“I think physician burnout is a looming fear that lingers over all medical students,” said Melinda Ruberg, a second-year student at the University of Louisville School of Medicine. “We are looking for solutions early on as opposed to waiting until we are physicians and have a higher risk of burnout.”
Ruberg and classmates Matthew Neal, Anish Deshmukh and Katherine Yared have developed a model for medical schools to educate physicians in a way that improves their own health, enabling them to better treat their patients. The program, “Happy Healers, Healthy Humans: A wellness curricular model as a means of effecting cultural change, reducing burnout and improving patient outcomes,” received third place in the American Medical Association’s inaugural Medical Education Innovation Challenge.
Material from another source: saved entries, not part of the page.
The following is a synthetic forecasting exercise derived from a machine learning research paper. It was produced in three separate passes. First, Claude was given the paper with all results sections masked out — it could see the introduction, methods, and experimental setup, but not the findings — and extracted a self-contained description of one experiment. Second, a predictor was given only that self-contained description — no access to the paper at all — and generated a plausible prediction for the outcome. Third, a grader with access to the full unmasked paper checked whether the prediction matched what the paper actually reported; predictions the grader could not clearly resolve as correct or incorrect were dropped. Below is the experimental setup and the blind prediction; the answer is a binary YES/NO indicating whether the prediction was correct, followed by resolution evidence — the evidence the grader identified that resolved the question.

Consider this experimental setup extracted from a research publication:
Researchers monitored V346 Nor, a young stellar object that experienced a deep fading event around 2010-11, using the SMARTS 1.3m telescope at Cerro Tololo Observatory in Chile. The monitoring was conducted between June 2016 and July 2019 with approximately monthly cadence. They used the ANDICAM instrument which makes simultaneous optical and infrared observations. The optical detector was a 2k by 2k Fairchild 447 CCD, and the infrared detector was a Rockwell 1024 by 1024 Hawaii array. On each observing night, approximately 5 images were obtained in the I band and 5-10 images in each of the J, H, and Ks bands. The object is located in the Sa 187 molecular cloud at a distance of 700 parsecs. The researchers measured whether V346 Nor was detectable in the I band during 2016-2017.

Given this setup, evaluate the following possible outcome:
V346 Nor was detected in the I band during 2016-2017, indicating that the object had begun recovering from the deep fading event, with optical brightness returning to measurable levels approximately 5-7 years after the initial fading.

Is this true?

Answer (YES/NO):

The award, announced earlier this week at the AMA Accelerating Change in Medical Education Consortium in Hershey, Pa., comes with a $1,000 prize.
The competition challenged medical student-led teams to develop a program to solve a problem in medical education. Entries consisted of a five-page paper and 90-second video, which were judged based on the proposed solution to the problem and the plan’s potential to improve medical practice and patient care.
Several aspects of the team’s plan to support a more compassionate approach to medical education already are in place at UofL, such as a student wellness committee, patient interview sessions for preclinical students, and faculty members who champion an environment of compassion as part of the school’s Compassion and Mindfulness Work Team. In addition, the student team suggested elements such as mutual accountability, health monitoring technology and the creation of wellness-oriented spaces in medical schools.
“A big part of our project was making wellness not something you do on the side, but institutionalizing it so it is more of a cultural shift and is fostered within the system,” Ruberg said.
The students’ plan expanded on programs they experienced at UofL and incorporated ideas based on each team member’s previous experiences, observations and research.
“We played to our strengths. We each contributed ideas we wanted to see in the paper,” Yared said. “A lot of the ideas stemmed from just brainstorming and how we see other people do things well.”
“We each contributed different things, but it was a beautifully collaborative thing,” Ruberg said.
The students are also working to bring an international compassion conference to Louisville. On a personal level, the project has inspired them to improve aspects of their own health. Neal has recommitted to daily meditation. Deshmukh has analyzed his study habits and begun to take a multivitamin. In addition, they would like to work with other UofL medical students to develop activities that encourage physicians to model healthy lives for their patients.
The AMA’s innovation challenge drew nearly 150 entries. A team from Vanderbilt University placed first for their plan to create an open national exchange for curricular content. A Sidney Kimmel Medical College team placed second, and a group from Midwestern University’s Chicago College of Osteopathic Medicine tied with UofL for third.